Complete the following:
(1) Can you sum up the post on company year-end functions in two sentences?
(2) Answer these questions from the post on company year-end functions:
(a) Between which months each year does the writer perform at company year-end functions?
(b) Which marketing expert does the post quote?
(c) How many reasons does the post give for how a year-end event can benefit a company?
(3) Could you extend the post on company year-end functions, picking up after its second reason?

Selected excerpt:
# # # #

Every year between October and December, I perform at a large number of company year-end functions.  These can range from intimate informal party for the company staff, to gala award dinners.  And in the past few years, I’ve seen that despite of “the recession” some companies are still continuing to spend vast amounts of money, while forgetting the core reason for hosting the event in the first place…

Regardless of the size of the event, the purpose and objective of your year-end party must be clearly defined, or you won’t be able to judge the success (or failure) of your event. If the purpose is “to show the staff how much we appreciate their hard work“, then make sure that this message is made clear not only on the invitation, but also by the quality of the food and the venue.  Or perhaps you want to introduce your company to new prospective customers – does the decor, venue, hors d’œuvres, etc, give a good “first impression” of your company?

Of course, it would be easy if you were given an unlimited event budget!  The reality is that even the biggest, most outrageous events in the world are planned well in advance and the budget forms an integral part of that plan.  But is it the correct approach to plan the function exclusively around your budget? In my opinion, the answer is an emphatic “NO!”

There should always be an opportunity to meet your customers – and prospects – as often as possible. As marketing expert Joel Bauer says, “No matter how many times you click from place to place, it will never replace face to face”.  The fact is that you should never forget that an event or function, just like a meeting, is an opportunity for you to communicate a message, spread an idea, and strengthen a relationship with someone personally.

Here are 7 reasons how a year-end event can be beneficial to your company:

  1. You have an opportunity to learn more about people outside of the typical ‘work’ environment.  This means you can get to understand the person better and have a better chance of relating to him or her in the future. (This is true for both staff and clients)
  2. You can really show people how much you really appreciate their work or their support.  Even though you can say “thank you” on the ‘phone or via an email, demonstrating your appreciation is very powerful.

# # # #

Source excerpt:
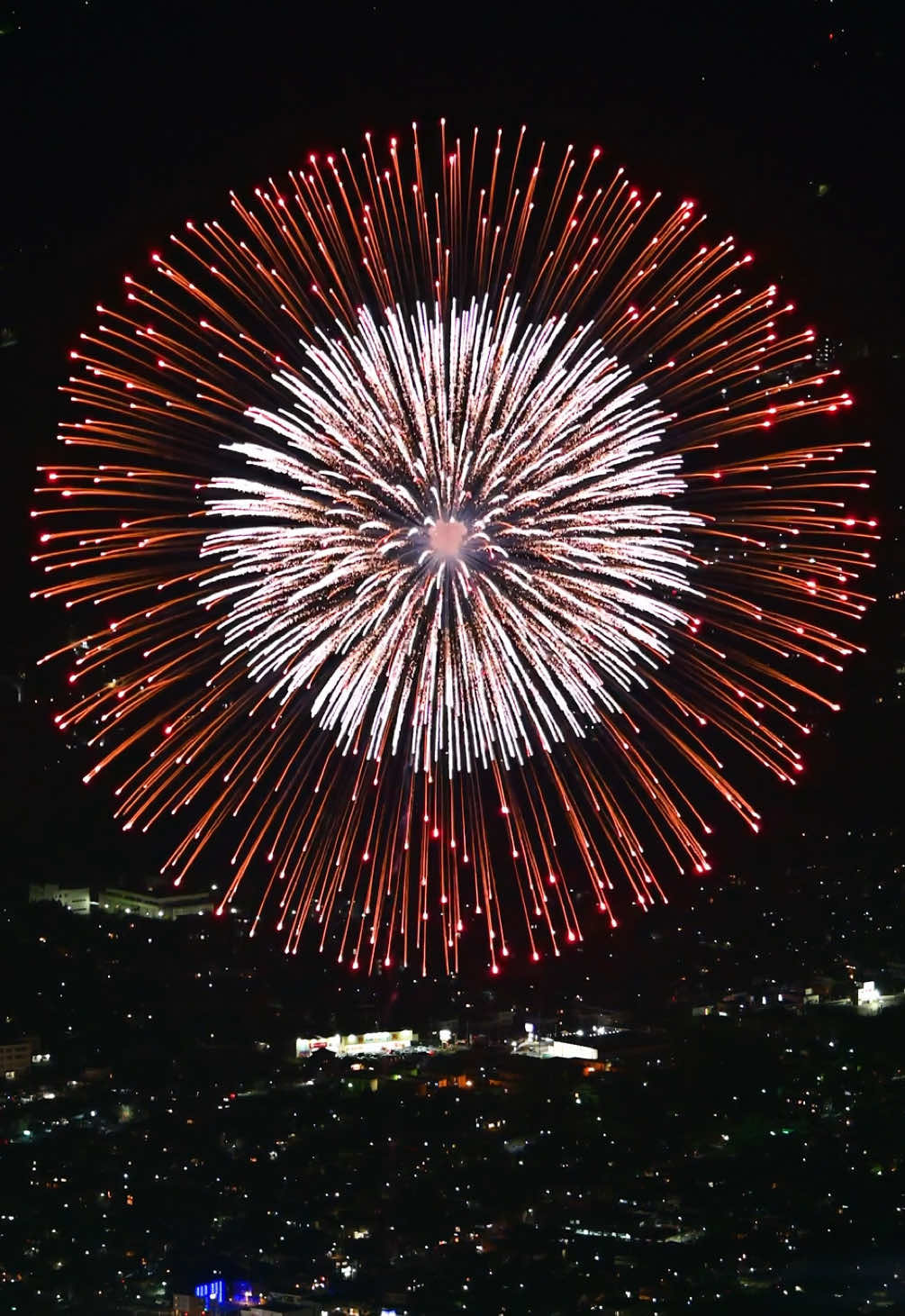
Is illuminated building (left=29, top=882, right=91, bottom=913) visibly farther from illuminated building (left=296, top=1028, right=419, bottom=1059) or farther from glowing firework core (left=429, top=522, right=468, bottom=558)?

# # # #

Answers to the exercises:
(1) The writer, who performs at many company year-end functions, argues that every such event needs a clearly defined purpose so its success can be judged, and that this purpose should show in the invitation, food, venue and decor. While the budget is an integral part of planning, the writer says the function shouldn't be planned solely around it, because an event is a chance to communicate a message and strengthen relationships face to face.

(2)
(a) Between October and December.
(b) Joel Bauer.
(c) Seven.

(3)
  3. Your guests have the opportunity to discuss ideas, give feedback or make suggestions in an environment that is normally more ‘open’ than at ‘the office’.  When people are relaxed and having fun they’re more likely to offer an honest opinion, so keep your ears open for things that person would not normally say. You may learn a thing or two!
  4. Use the event to re-affirm your company’s dedication to it’s purpose by ensuring that everyone is made aware of what you offer, and what the benefits of working with you are.  This can take the form of a speech, presentation or even a video.  Don’t waste this opportunity to capitalize on your audiences’ attention! Since you’ve already spent the money on hosting the event, you must make sure that everyone not only remembers how much they enjoyed themselves, but also who you are and the reason for the event.
  5. Celebrate your achievements!  Use the opportunity to share results, like your sales figures, special projects you’ve completed, or client video testimonials.  Inspire your staff and clients by demonstrating the advantages of working with your company.  Remember that we live vicariously through others, so a few honest testimonials from satisfied customers will encourage clients to continue their relationship with you, prospects will see the value of doing business, and your staff will see the ‘bigger picture’ of how their work impacts on their customers.
  6. Differentiate your company from your competition by making a special effort to give something personal and entertaining, so that everyone has fond memories of the event.  “Same is lame” and if you don’t make the effort to make your function at least a bit special, your guests are unlikely to have any recollection of even having attended.  Considering how much money you’re probably spending, you’ll agree that it is of utmost importance that everyone leaves with a special reason to remember you and your company.
  7. Being part of an event is FUN! We know that happy employees are more productive and the idea of having a ‘company-sponsored celebration’ can be a good motivator for you and your staff.  It’s something to look forward to, and the promise of being able to experience something fun and different can be a good reason to reach your sales targets or to cut unnecessary expenses.  Remember, “all work and no play makes Jack a dull boy”!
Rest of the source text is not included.